Today, in honor of Mother’s Day on Sunday, Congressman Jerrold Nadler re-introduced the Mammogram and MRI Availability Act, a crucial women’s health initiative that would require insurance companies that cover diagnostic mammograms to also cover annual screening mammograms for women 40 and older, and MRI screenings for high-risk women.  While annual screening mammograms, which are used to detect tumors that cannot be felt manually, are already covered under Medicare and Medicaid, many private insurers currently cover only diagnostic mammograms, the type of mammography used to confirm the presence of a tumor only after it has been detected.


“The Mammogram and MRI Availability Act is an important tool for protecting American women – our mothers, wives, sisters and daughters – and saving lives,” said Nadler.  “When it comes to breast cancer, prevention is often the difference between life and death.  Study after study has found that yearly mammograms help find tumors at their most treatable stage.  The fact that many private insurers still refuse to cover basic screening mammography is shameful.  The decision whether to have a mammogram should be made by doctors and patients, depending on family history and other risk factors, and not on the basis of cost.”

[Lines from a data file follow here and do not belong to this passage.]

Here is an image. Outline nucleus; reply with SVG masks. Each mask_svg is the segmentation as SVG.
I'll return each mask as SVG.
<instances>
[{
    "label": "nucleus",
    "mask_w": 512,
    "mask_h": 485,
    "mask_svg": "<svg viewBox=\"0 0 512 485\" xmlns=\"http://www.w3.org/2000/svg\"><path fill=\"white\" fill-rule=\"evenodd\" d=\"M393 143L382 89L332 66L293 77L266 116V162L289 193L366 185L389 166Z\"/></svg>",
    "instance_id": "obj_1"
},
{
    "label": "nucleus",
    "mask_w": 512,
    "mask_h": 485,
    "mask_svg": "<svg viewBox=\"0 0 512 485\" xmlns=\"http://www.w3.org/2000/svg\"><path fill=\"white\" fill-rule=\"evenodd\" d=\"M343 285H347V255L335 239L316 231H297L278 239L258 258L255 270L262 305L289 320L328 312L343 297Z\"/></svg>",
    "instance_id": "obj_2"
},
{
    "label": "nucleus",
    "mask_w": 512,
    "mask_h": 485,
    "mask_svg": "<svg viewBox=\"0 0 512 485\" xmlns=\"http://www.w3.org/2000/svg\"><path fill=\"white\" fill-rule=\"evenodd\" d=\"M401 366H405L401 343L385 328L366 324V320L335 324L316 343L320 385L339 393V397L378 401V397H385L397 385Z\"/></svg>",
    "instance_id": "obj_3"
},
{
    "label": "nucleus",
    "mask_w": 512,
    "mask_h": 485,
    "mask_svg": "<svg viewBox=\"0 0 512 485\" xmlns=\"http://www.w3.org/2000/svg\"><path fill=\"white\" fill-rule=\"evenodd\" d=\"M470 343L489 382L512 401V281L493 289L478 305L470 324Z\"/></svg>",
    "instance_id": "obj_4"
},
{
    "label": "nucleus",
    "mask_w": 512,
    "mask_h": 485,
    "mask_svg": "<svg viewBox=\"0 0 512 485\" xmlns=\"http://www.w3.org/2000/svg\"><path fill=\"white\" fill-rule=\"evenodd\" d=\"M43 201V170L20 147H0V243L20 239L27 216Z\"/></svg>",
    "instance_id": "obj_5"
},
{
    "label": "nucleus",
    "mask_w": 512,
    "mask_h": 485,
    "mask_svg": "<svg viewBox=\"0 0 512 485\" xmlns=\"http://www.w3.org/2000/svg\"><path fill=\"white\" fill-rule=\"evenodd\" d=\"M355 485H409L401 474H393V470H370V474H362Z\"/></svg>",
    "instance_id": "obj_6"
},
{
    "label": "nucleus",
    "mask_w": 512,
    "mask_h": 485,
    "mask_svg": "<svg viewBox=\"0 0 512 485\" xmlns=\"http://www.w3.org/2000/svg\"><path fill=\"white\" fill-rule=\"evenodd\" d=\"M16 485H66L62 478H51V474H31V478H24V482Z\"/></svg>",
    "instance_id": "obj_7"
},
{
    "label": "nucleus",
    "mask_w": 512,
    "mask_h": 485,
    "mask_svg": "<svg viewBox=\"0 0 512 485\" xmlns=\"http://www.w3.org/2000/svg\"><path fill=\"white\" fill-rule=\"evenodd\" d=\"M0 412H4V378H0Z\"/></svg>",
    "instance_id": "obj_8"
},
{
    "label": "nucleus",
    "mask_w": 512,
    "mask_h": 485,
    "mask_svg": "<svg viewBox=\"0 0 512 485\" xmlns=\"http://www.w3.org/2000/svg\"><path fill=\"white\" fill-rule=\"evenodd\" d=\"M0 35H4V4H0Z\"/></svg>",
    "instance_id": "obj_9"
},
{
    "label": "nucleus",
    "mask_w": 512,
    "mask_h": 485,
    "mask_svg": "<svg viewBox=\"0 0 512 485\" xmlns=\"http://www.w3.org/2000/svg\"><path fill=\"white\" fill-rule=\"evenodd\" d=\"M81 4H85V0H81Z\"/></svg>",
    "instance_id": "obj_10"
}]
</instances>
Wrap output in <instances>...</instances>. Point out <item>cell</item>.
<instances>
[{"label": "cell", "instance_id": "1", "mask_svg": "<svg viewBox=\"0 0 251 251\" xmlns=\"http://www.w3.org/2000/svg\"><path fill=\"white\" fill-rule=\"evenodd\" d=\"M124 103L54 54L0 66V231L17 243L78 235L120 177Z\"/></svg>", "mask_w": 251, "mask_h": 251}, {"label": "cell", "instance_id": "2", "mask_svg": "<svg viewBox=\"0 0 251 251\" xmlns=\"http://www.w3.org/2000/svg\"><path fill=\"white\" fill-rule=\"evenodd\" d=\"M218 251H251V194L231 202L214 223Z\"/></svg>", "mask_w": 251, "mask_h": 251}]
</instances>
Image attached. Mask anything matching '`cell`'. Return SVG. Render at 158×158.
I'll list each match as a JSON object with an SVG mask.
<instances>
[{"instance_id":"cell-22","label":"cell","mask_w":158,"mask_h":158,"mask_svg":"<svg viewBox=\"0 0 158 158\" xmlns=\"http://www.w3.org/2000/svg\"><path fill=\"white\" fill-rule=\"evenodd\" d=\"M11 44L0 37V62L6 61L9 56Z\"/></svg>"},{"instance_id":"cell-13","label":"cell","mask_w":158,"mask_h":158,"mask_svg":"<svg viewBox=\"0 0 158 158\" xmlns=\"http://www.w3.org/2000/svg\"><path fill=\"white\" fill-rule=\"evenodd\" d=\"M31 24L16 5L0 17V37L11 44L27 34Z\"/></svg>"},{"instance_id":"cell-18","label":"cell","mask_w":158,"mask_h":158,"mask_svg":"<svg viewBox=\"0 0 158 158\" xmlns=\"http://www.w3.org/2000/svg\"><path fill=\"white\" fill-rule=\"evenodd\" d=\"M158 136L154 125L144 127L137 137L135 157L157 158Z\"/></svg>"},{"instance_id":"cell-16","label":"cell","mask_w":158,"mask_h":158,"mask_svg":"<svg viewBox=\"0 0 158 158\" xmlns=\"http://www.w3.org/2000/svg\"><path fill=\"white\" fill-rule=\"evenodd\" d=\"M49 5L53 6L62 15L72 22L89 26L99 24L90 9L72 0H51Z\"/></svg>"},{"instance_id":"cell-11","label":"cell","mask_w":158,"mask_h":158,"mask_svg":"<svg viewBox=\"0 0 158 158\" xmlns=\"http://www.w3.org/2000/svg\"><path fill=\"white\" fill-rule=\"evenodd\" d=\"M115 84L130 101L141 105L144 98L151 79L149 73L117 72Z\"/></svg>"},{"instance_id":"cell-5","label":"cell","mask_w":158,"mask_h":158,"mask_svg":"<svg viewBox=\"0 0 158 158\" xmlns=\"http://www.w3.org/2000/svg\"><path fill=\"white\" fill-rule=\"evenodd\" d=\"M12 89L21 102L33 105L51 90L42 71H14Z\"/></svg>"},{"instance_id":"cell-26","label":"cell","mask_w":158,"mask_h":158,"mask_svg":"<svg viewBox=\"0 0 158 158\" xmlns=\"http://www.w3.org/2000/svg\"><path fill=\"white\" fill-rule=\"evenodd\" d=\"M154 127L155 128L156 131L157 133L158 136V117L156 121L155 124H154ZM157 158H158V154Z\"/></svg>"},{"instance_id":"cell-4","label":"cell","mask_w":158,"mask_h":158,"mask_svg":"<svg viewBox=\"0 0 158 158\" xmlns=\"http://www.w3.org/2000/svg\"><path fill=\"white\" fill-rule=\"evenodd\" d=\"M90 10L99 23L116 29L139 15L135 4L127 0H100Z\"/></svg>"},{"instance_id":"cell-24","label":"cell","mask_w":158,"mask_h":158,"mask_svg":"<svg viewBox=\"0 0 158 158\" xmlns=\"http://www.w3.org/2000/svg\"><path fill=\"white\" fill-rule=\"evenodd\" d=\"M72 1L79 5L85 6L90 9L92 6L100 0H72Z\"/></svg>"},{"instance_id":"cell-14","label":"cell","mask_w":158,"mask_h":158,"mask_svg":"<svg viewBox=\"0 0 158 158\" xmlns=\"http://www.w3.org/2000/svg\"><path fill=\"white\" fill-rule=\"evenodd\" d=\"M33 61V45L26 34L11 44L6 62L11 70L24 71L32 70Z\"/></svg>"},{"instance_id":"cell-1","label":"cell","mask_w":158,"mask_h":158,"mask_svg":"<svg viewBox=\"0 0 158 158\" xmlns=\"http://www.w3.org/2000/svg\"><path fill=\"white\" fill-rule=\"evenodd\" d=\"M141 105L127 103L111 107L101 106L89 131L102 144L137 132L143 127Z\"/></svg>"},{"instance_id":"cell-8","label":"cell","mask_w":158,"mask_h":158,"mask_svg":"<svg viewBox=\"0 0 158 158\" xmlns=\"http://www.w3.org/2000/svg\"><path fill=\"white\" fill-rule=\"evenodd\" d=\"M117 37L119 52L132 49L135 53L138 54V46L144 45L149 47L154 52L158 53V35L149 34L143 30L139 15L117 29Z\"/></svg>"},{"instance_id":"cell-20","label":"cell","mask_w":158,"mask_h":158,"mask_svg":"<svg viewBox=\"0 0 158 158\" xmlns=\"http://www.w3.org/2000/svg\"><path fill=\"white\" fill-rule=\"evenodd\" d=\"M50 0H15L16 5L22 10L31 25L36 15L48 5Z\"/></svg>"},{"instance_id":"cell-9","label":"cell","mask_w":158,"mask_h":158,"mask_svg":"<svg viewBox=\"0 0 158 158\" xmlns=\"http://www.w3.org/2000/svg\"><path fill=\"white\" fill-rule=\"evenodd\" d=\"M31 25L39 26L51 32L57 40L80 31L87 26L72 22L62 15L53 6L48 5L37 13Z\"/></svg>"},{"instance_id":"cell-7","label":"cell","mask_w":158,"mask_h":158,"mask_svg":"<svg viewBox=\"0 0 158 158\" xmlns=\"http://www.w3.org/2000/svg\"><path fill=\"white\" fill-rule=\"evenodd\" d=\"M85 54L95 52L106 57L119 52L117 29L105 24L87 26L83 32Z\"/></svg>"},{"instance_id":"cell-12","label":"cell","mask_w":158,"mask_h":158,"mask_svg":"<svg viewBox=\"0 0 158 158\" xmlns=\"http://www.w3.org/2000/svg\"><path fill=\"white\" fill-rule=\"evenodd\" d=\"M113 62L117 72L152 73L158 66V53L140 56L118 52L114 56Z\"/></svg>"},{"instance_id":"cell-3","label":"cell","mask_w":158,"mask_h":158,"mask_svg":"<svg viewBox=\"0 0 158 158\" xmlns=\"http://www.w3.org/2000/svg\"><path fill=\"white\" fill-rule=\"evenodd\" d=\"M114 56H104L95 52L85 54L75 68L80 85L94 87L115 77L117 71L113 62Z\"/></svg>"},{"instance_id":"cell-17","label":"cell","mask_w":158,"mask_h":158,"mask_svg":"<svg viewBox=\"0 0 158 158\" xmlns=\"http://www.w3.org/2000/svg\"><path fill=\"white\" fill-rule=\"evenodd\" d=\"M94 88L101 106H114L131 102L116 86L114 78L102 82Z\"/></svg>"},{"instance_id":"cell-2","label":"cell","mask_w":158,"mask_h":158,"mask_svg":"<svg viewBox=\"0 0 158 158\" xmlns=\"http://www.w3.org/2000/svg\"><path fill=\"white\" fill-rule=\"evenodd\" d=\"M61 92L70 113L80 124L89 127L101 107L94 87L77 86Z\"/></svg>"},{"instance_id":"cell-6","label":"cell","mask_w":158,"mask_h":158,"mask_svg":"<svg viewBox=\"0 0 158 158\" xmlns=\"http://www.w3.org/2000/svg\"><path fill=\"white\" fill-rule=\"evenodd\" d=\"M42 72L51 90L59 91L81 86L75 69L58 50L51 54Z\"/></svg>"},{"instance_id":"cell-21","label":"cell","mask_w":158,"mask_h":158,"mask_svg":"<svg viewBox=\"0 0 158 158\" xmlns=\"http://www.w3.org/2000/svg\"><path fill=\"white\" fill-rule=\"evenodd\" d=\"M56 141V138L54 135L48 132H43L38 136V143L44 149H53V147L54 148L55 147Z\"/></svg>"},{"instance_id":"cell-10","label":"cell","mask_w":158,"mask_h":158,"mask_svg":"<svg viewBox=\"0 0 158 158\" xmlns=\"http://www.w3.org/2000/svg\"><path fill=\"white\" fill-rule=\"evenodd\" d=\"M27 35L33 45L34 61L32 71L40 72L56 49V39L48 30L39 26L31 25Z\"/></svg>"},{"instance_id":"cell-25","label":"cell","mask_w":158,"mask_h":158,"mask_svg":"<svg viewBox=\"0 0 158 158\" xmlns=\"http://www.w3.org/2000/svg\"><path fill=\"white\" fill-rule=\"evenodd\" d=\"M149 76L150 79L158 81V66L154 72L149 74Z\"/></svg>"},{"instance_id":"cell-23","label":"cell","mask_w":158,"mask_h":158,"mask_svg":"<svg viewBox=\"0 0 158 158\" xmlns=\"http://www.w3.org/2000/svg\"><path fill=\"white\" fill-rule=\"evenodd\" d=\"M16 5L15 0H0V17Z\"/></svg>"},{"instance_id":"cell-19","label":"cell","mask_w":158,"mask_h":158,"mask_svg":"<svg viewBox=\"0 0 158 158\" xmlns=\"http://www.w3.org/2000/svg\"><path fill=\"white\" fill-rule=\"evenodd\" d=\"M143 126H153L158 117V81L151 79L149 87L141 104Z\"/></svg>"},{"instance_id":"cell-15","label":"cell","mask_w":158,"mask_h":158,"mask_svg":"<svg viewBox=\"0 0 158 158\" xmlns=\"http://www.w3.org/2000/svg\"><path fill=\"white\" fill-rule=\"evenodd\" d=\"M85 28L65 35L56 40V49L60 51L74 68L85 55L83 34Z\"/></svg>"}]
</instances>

Breast cancer is the second leading cause of cancer death in American women.  The American Cancer Society (ACS) and the National Cancer Institute (NCI) have both recommended that women over 40 have a mammogram at least once every one or two years.  ACS issued guidelines urging annual MRIs for women at high risk for breast cancer – a category that covers as many as 1.6 million women in America.

The NCI estimates that breast cancer claimed the lives of nearly 40,000 women in the U.S last year.  In 2010, 207,000 new cases were detected.  While breast cancer is often treatable, early detection through mammograms and MRIs is essential to prevent the rapid spread of this deadly disease.